When analyzing the motion of an object described by a vector function, it's crucial to understand the concept of a velocity vector. This is the derivative of the function with respect to time and indicates how the position is changing at any given instant. For a vector function \( \mathbf{r}(t) = 2t \mathbf{i} + (4t - 5) \mathbf{j} + (1 - 3t) \mathbf{k} \), taking the derivative with respect to \( t \) will yield the velocity vector.
The process involves differentiating each component of the vector function separately:

• For \( 2t \mathbf{i} \), the derivative is \( 2 \mathbf{i} \).
• For \( (4t - 5) \mathbf{j} \), the derivative is \( 4 \mathbf{j} \).
• For \( (1 - 3t) \mathbf{k} \), the derivative is \(-3 \mathbf{k} \).

Thus, the complete velocity vector is \( \mathbf{r}'(t) = 2 \mathbf{i} + 4 \mathbf{j} - 3 \mathbf{k} \).
This vector gives both the direction and the rate of change of the object's position.

The speed of an object at any point in time can be determined by finding the magnitude of the velocity vector. This provides a scalar value that represents how fast the object is moving, regardless of direction.
To calculate the speed, apply the formula for the magnitude of a vector:
\[ v(t) = \| \mathbf{r}'(t) \| = \sqrt{(2)^2 + (4)^2 + (-3)^2} = \sqrt{4 + 16 + 9} = \sqrt{29} \]
This value, \( \sqrt{29} \), is a constant speed. This indicates the object moves with a uniform speed, given that the magnitude of the velocity vector does not change over time.

The derivative of a vector function measures how the vector itself changes as the input variable changes. In our exercise, we differentiate \( \mathbf{r}(t) \) with respect to \( t \), resulting in the velocity vector.
Differentiation involves the following steps:

• Taking the derivative of each component of the vector individually.
• Applying basic derivative rules, like the power rule, to each term.

The result of this differentiation is a new vector, which tells us the rate at which each component of the original vector function is changing.
This derivative is foundational because it opens the door to understanding further physical concepts such as acceleration. Acceleration is simply the derivative of the velocity vector over time, showing another layer of change.
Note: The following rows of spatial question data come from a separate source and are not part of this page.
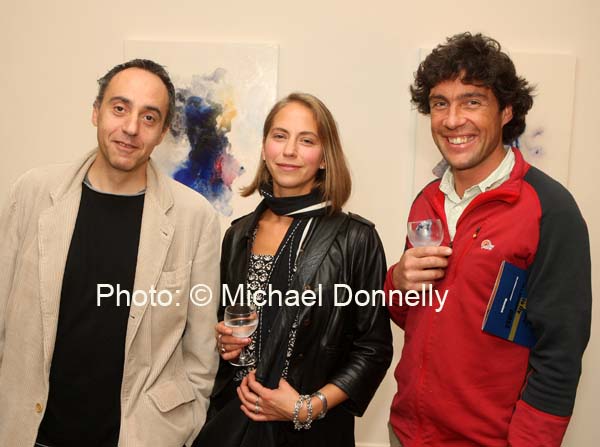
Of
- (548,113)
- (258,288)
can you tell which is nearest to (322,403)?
(258,288)

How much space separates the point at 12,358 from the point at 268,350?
0.92 m

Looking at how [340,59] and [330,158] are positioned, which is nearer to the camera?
[330,158]

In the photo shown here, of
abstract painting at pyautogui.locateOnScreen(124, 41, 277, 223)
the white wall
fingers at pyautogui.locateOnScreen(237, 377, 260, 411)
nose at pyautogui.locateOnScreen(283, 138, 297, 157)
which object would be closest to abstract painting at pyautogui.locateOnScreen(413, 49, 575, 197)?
the white wall

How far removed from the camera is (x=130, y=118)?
185 centimetres

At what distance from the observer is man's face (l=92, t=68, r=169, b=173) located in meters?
1.84

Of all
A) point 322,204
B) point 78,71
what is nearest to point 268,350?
point 322,204

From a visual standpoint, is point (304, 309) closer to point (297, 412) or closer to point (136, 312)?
point (297, 412)

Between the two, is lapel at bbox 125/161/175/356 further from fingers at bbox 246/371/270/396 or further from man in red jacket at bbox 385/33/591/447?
man in red jacket at bbox 385/33/591/447

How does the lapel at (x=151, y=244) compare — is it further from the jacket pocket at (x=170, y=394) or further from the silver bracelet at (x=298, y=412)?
the silver bracelet at (x=298, y=412)

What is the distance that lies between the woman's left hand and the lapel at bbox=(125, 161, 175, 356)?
46cm

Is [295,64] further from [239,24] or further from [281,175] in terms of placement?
[281,175]

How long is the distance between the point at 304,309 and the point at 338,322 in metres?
0.15

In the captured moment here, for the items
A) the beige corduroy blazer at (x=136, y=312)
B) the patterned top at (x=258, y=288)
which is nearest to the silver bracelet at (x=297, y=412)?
the patterned top at (x=258, y=288)

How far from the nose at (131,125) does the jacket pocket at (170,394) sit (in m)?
0.94
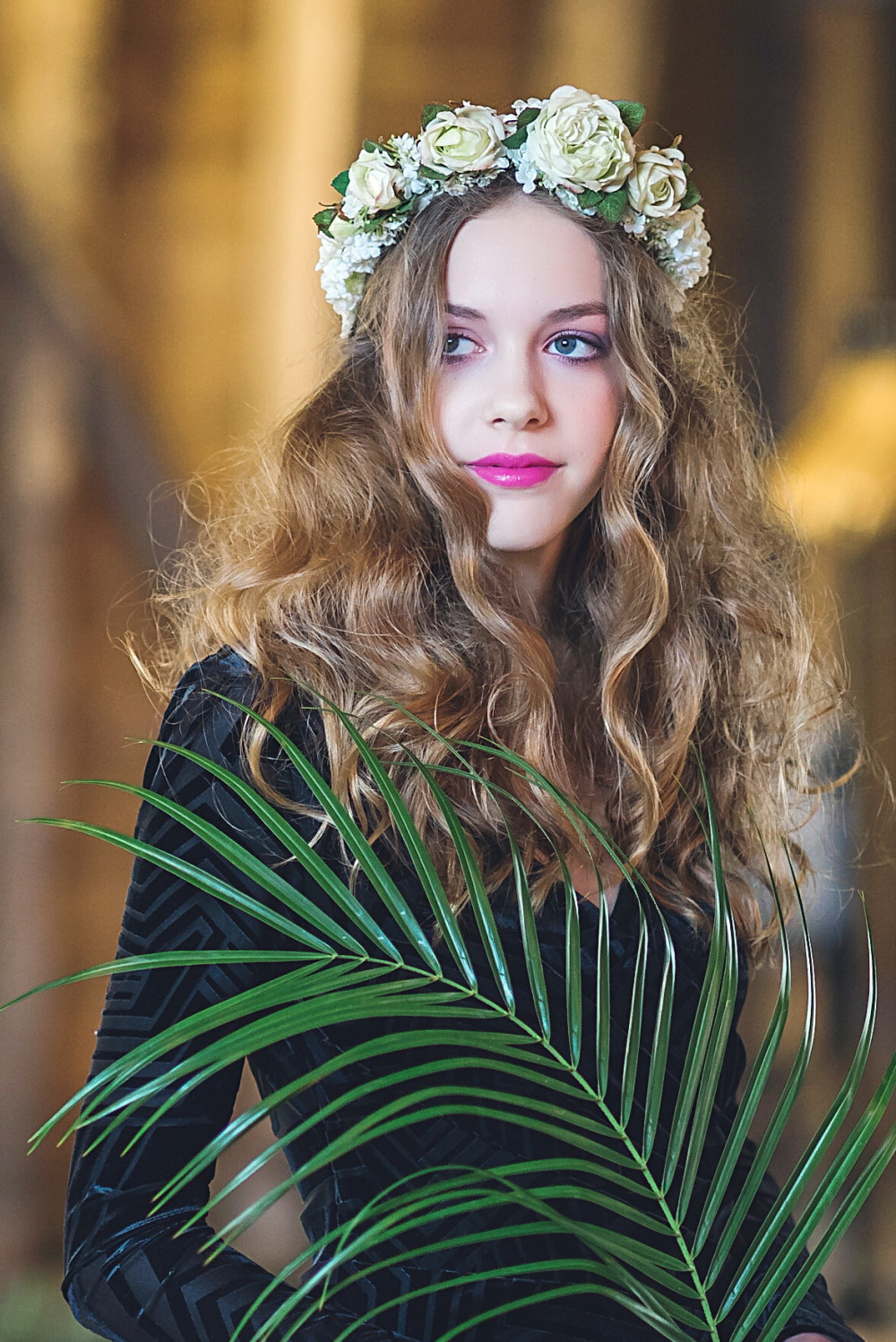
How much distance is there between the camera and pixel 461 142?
1146mm

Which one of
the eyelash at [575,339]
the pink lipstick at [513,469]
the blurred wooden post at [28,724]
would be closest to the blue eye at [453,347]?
the eyelash at [575,339]

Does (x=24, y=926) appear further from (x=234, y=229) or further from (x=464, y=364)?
(x=464, y=364)

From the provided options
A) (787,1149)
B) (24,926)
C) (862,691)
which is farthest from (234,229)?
(787,1149)

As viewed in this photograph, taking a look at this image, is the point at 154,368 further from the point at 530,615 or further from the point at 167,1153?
the point at 167,1153

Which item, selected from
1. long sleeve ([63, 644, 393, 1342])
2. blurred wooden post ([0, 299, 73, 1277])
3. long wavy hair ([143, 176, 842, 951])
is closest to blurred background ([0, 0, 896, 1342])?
blurred wooden post ([0, 299, 73, 1277])

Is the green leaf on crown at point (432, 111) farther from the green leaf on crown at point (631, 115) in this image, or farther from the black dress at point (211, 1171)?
the black dress at point (211, 1171)

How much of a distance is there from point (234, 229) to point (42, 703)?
137cm

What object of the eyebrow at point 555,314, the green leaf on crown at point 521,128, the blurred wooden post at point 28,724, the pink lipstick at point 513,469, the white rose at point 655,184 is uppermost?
the green leaf on crown at point 521,128

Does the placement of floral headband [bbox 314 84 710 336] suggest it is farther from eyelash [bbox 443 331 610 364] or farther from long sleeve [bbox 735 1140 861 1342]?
long sleeve [bbox 735 1140 861 1342]

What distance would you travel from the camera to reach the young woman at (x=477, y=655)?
94 cm

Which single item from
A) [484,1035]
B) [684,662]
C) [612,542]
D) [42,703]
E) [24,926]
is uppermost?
[612,542]

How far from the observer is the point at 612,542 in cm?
128

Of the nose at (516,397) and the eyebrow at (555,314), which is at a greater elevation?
the eyebrow at (555,314)

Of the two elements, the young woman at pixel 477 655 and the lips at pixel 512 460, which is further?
the lips at pixel 512 460
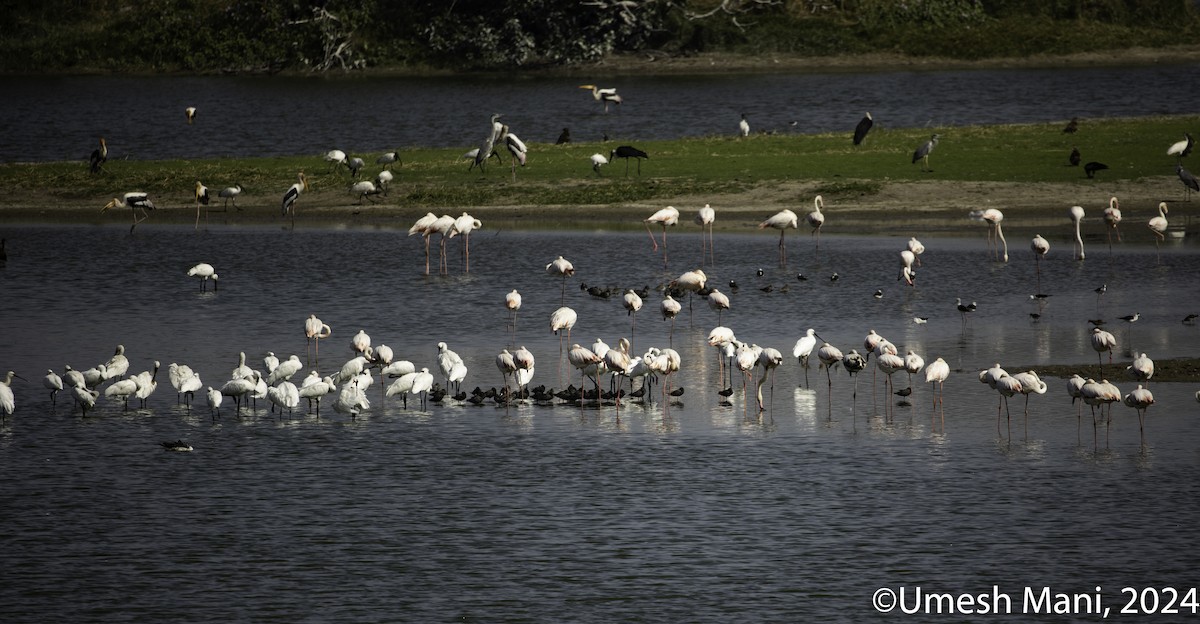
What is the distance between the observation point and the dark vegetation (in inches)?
3388

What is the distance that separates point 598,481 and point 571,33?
7437cm

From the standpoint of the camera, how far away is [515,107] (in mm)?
63125

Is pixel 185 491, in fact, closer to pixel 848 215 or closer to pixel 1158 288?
pixel 1158 288

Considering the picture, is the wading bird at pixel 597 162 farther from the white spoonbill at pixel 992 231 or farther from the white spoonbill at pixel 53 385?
the white spoonbill at pixel 53 385

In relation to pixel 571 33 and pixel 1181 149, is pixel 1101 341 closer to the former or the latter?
pixel 1181 149

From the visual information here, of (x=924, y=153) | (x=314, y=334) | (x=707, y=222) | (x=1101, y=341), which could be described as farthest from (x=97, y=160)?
(x=1101, y=341)

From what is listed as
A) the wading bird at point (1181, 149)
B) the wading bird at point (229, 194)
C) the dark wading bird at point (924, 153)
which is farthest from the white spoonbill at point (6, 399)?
the wading bird at point (1181, 149)

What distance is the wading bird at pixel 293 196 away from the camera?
3300cm

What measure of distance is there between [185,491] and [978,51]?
76.8 meters

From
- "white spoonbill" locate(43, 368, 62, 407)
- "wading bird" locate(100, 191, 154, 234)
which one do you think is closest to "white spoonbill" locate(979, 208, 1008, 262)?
"white spoonbill" locate(43, 368, 62, 407)

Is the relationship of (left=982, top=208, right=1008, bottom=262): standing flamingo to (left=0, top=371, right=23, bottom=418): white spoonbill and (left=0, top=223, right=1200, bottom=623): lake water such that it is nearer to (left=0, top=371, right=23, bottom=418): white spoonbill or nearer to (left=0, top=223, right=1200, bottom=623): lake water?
(left=0, top=223, right=1200, bottom=623): lake water

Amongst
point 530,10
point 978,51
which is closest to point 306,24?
point 530,10

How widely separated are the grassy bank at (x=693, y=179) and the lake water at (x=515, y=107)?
5.27 metres

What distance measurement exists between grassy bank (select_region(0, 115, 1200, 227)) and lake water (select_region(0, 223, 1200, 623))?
9.24 metres
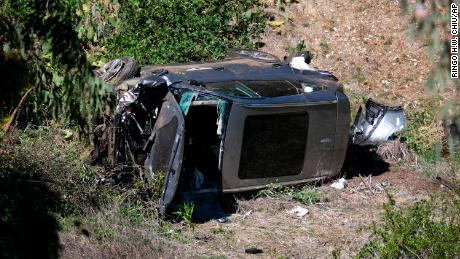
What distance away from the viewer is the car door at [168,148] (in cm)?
869

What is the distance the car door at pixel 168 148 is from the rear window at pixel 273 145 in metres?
0.84

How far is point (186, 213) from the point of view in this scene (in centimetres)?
892

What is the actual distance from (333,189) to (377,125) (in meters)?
1.47

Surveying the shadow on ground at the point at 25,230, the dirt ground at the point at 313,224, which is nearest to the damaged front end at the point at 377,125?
the dirt ground at the point at 313,224

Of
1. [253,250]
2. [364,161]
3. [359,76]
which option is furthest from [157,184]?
[359,76]

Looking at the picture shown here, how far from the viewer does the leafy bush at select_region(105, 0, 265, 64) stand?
1221 cm

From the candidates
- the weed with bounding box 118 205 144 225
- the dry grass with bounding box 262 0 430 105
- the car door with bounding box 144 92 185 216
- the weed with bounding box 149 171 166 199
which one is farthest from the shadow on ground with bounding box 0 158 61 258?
the dry grass with bounding box 262 0 430 105

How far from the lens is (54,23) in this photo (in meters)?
5.35

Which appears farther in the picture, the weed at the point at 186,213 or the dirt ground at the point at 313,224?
the weed at the point at 186,213

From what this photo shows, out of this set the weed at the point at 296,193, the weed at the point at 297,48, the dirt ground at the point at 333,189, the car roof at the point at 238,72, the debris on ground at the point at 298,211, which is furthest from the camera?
the weed at the point at 297,48

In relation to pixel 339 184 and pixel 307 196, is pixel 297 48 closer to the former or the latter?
pixel 339 184

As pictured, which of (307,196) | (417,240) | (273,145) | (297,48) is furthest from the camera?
(297,48)

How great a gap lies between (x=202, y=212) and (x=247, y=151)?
2.94 ft

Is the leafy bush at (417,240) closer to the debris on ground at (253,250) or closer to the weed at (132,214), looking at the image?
the debris on ground at (253,250)
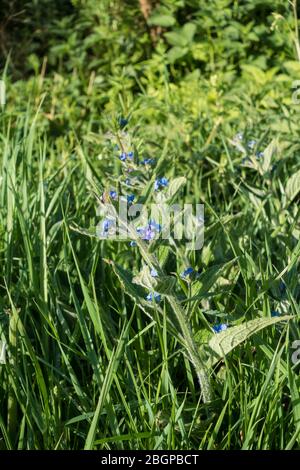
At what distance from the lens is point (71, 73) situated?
5.42 meters

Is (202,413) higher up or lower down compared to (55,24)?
higher up

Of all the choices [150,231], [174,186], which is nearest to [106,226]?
[150,231]

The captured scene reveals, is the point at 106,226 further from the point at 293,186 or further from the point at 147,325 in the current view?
the point at 293,186

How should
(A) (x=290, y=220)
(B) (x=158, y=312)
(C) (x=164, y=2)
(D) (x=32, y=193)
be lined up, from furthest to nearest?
(C) (x=164, y=2) < (D) (x=32, y=193) < (A) (x=290, y=220) < (B) (x=158, y=312)

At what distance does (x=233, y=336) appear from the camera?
5.86ft

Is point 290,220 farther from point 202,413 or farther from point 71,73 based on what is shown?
point 71,73

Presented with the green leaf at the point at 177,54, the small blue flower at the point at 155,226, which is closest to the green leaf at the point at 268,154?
the small blue flower at the point at 155,226

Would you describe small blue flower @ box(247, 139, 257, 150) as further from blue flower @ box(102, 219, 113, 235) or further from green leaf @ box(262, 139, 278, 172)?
blue flower @ box(102, 219, 113, 235)

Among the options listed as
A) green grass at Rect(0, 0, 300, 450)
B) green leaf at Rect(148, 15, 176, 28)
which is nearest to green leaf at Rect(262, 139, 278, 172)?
green grass at Rect(0, 0, 300, 450)

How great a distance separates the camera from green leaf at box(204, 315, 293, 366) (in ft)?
5.74
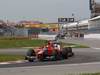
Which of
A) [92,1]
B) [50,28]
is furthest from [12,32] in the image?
[50,28]

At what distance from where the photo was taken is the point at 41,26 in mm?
171125

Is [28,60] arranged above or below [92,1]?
below

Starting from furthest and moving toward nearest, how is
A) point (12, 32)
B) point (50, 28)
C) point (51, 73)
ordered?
point (50, 28)
point (12, 32)
point (51, 73)

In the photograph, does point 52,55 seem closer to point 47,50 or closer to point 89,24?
point 47,50

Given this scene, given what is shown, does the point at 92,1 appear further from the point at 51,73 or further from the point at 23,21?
the point at 51,73

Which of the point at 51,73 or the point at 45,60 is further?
the point at 45,60

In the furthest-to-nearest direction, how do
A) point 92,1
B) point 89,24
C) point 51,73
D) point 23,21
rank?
1. point 23,21
2. point 92,1
3. point 89,24
4. point 51,73

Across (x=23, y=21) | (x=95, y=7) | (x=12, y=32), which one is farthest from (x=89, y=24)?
(x=23, y=21)

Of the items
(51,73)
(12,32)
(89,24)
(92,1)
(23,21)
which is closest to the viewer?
(51,73)

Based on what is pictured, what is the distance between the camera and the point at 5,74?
13.8 metres

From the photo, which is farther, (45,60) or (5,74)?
(45,60)

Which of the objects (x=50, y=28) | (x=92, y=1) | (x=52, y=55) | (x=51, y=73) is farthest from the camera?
(x=50, y=28)

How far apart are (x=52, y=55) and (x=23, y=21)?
176668 mm

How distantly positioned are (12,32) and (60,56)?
8041cm
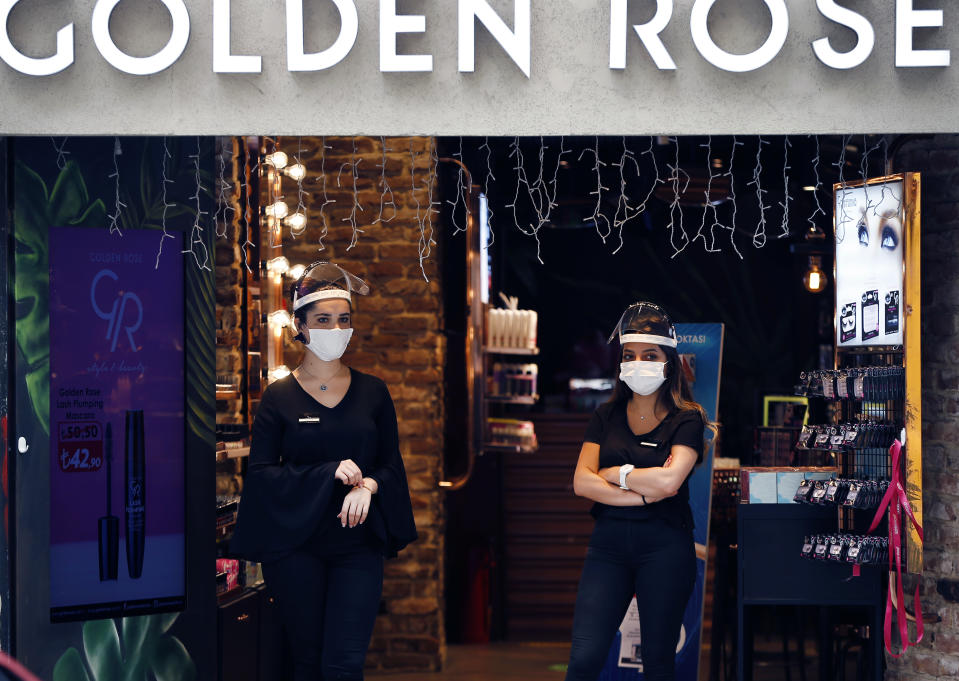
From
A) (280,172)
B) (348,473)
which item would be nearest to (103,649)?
(348,473)

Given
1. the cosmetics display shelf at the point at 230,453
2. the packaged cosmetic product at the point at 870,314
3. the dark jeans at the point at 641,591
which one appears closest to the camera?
the dark jeans at the point at 641,591

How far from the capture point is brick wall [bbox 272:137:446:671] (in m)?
6.09

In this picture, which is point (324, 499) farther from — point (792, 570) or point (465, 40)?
point (792, 570)

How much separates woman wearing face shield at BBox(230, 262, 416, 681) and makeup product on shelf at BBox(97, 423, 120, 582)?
75cm

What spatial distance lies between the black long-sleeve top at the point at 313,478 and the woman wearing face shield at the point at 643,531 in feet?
2.17

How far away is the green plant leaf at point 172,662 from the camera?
4555mm

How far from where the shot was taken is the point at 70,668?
14.1 ft

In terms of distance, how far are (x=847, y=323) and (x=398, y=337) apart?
7.97 feet

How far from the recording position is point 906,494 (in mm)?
4191

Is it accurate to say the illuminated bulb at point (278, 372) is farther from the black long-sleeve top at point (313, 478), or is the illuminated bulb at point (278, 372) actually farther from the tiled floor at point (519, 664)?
the tiled floor at point (519, 664)

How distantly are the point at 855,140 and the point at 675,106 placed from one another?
3445 mm

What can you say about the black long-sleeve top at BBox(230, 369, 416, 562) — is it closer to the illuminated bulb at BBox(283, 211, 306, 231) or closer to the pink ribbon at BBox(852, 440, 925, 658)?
the illuminated bulb at BBox(283, 211, 306, 231)

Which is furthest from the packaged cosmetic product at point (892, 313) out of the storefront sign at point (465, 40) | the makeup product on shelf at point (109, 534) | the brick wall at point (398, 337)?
the makeup product on shelf at point (109, 534)

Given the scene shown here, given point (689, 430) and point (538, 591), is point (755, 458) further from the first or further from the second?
point (538, 591)
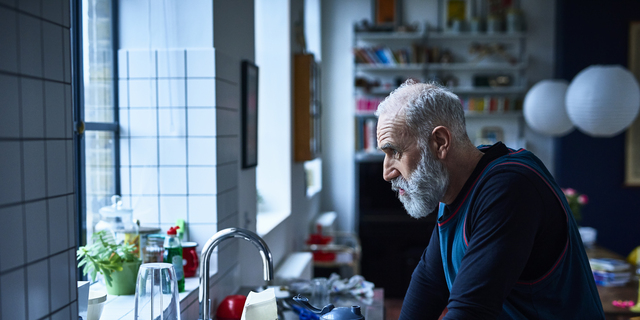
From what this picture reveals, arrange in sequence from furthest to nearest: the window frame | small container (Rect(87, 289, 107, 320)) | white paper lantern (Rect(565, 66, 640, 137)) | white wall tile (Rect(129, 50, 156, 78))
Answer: white paper lantern (Rect(565, 66, 640, 137)), white wall tile (Rect(129, 50, 156, 78)), the window frame, small container (Rect(87, 289, 107, 320))

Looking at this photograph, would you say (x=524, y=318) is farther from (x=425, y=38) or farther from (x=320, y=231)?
(x=425, y=38)

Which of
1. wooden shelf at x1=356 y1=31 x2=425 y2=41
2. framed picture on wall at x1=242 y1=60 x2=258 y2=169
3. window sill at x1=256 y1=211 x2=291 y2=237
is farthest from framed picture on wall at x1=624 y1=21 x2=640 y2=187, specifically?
framed picture on wall at x1=242 y1=60 x2=258 y2=169

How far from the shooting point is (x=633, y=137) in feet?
17.7

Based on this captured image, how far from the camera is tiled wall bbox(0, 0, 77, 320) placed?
975 millimetres

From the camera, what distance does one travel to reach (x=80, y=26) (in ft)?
5.93

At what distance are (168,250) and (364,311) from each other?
0.79 meters

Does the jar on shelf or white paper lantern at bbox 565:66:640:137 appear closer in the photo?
the jar on shelf

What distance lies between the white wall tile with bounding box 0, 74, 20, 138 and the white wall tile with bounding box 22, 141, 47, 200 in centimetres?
4

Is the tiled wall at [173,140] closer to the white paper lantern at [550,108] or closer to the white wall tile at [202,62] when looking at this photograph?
the white wall tile at [202,62]

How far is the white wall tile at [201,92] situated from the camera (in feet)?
6.58

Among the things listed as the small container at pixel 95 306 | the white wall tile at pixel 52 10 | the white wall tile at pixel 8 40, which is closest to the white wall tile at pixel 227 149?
the small container at pixel 95 306

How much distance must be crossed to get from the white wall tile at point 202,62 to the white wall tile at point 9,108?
1025 mm

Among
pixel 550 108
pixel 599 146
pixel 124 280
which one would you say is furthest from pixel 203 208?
pixel 599 146

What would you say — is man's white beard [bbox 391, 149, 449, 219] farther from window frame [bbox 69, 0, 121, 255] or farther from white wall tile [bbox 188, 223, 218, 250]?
window frame [bbox 69, 0, 121, 255]
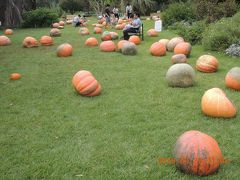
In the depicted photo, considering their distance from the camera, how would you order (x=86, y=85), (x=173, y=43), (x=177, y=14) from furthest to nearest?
(x=177, y=14) < (x=173, y=43) < (x=86, y=85)

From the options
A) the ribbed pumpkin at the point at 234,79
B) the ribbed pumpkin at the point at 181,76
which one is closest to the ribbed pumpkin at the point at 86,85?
the ribbed pumpkin at the point at 181,76

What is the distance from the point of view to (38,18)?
26.5 m

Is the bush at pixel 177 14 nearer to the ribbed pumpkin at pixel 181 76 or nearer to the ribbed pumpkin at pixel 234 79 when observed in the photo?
the ribbed pumpkin at pixel 181 76

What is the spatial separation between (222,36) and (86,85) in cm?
691

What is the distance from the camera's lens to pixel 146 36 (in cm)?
1858

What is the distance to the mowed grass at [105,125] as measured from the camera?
15.6 ft

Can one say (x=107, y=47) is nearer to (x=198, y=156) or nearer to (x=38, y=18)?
(x=198, y=156)

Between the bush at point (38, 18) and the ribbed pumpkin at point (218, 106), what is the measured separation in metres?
22.0

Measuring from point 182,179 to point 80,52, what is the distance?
10.3 metres

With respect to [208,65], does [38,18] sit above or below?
below

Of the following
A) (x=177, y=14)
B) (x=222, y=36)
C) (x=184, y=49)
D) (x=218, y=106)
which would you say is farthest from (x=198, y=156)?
(x=177, y=14)

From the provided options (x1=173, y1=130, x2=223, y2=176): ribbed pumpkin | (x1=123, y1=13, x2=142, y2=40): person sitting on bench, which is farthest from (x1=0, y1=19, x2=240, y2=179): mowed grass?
(x1=123, y1=13, x2=142, y2=40): person sitting on bench

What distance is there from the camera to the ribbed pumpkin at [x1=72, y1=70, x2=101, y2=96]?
7746mm

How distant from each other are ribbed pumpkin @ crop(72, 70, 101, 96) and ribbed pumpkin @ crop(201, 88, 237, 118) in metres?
A: 2.45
Understanding the magnitude of a vector is essential in physics and engineering. It provides the length, or size, regardless of the vector's direction.
For the velocity vector \( \mathbf{r}'(t) = 2 \mathbf{i} + 4 \mathbf{j} - 3 \mathbf{k} \), its magnitude is calculated using:\[ \| \mathbf{v} \| = \sqrt{(2)^2 + (4)^2 + (-3)^2} = \sqrt{29} \]
Magnitude is an application of the Pythagorean theorem in three dimensions, summing the squares of each component before taking the square root. It is crucial for understanding the true pace of movement and forms a stepping stone for more complex vector operations, such as normalization or dot products.
Remember, magnitude is always a non-negative value and gives insight into the vector's overall effect or reach.